ABOUT THIS TASK: An exact transcription of the data below is needed.

Records drawn from a dataset:
========
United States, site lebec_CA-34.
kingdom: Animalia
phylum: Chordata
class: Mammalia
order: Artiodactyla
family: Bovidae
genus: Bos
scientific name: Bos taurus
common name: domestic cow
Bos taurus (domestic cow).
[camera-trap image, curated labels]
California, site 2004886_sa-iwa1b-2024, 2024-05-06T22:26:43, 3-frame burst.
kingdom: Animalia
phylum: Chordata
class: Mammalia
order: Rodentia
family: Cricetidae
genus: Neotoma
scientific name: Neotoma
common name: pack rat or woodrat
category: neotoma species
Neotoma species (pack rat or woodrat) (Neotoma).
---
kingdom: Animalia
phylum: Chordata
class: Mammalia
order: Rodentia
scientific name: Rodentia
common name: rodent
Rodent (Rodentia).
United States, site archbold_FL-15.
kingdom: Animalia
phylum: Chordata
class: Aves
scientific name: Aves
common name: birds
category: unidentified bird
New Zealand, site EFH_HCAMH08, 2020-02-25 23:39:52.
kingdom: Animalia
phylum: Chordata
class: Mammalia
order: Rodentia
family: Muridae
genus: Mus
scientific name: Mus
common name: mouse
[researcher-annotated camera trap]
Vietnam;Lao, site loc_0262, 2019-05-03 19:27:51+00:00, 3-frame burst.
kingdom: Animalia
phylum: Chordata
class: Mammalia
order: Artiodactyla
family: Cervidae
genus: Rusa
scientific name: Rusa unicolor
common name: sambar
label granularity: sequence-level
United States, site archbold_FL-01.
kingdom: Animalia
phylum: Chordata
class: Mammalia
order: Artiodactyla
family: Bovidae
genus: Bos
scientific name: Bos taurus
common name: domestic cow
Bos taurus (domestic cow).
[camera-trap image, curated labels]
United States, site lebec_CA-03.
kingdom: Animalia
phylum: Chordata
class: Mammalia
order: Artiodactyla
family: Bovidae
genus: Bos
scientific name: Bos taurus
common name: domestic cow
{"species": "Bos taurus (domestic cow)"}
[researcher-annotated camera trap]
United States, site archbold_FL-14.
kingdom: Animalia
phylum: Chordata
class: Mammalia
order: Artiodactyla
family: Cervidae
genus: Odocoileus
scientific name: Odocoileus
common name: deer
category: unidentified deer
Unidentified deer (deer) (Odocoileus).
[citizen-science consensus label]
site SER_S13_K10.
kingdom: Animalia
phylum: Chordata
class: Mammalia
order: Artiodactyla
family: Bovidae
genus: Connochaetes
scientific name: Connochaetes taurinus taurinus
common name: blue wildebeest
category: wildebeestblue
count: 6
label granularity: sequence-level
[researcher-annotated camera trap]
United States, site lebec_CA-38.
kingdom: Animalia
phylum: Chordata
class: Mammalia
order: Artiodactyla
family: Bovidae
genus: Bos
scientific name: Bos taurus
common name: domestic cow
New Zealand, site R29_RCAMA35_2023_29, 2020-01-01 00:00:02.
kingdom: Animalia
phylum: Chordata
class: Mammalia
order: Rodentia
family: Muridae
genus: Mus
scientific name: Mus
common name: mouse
========
REPLY:
United States, site lebec_CA-34.
kingdom: Animalia
phylum: Chordata
class: Mammalia
order: Artiodactyla
family: Bovidae
genus: Bos
scientific name: Bos taurus
common name: domestic cow
Bos taurus (domestic cow).
[camera-trap image, curated labels]
California, site 2004886_sa-iwa1b-2024, 2024-05-06T22:26:43, 3-frame burst.
kingdom: Animalia
phylum: Chordata
class: Mammalia
order: Rodentia
family: Cricetidae
genus: Neotoma
scientific name: Neotoma
common name: pack rat or woodrat
category: neotoma species
Neotoma species (pack rat or woodrat) (Neotoma).
---
kingdom: Animalia
phylum: Chordata
class: Mammalia
order: Rodentia
scientific name: Rodentia
common name: rodent
Rodent (Rodentia).
United States, site archbold_FL-15.
kingdom: Animalia
phylum: Chordata
class: Aves
scientific name: Aves
common name: birds
category: unidentified bird
New Zealand, site EFH_HCAMH08, 2020-02-25 23:39:52.
kingdom: Animalia
phylum: Chordata
class: Mammalia
order: Rodentia
family: Muridae
genus: Mus
scientific name: Mus
common name: mouse
[researcher-annotated camera trap]
Vietnam;Lao, site loc_0262, 2019-05-03 19:27:51+00:00, 3-frame burst.
kingdom: Animalia
phylum: Chordata
class: Mammalia
order: Artiodactyla
family: Cervidae
genus: Rusa
scientific name: Rusa unicolor
common name: sambar
label granularity: sequence-level
United States, site archbold_FL-01.
kingdom: Animalia
phylum: Chordata
class: Mammalia
order: Artiodactyla
family: Bovidae
genus: Bos
scientific name: Bos taurus
common name: domestic cow
Bos taurus (domestic cow).
[camera-trap image, curated labels]
United States, site lebec_CA-03.
kingdom: Animalia
phylum: Chordata
class: Mammalia
order: Artiodactyla
family: Bovidae
genus: Bos
scientific name: Bos taurus
common name: domestic cow
{"species": "Bos taurus (domestic cow)"}
[researcher-annotated camera trap]
United States, site archbold_FL-14.
kingdom: Animalia
phylum: Chordata
class: Mammalia
order: Artiodactyla
family: Cervidae
genus: Odocoileus
scientific name: Odocoileus
common name: deer
category: unidentified deer
Unidentified deer (deer) (Odocoileus).
[citizen-science consensus label]
site SER_S13_K10.
kingdom: Animalia
phylum: Chordata
class: Mammalia
order: Artiodactyla
family: Bovidae
genus: Connochaetes
scientific name: Connochaetes taurinus taurinus
common name: blue wildebeest
category: wildebeestblue
count: 6
label granularity: sequence-level
[researcher-annotated camera trap]
United States, site lebec_CA-38.
kingdom: Animalia
phylum: Chordata
class: Mammalia
order: Artiodactyla
family: Bovidae
genus: Bos
scientific name: Bos taurus
common name: domestic cow
New Zealand, site R29_RCAMA35_2023_29, 2020-01-01 00:00:02.
kingdom: Animalia
phylum: Chordata
class: Mammalia
order: Rodentia
family: Muridae
genus: Mus
scientific name: Mus
common name: mouse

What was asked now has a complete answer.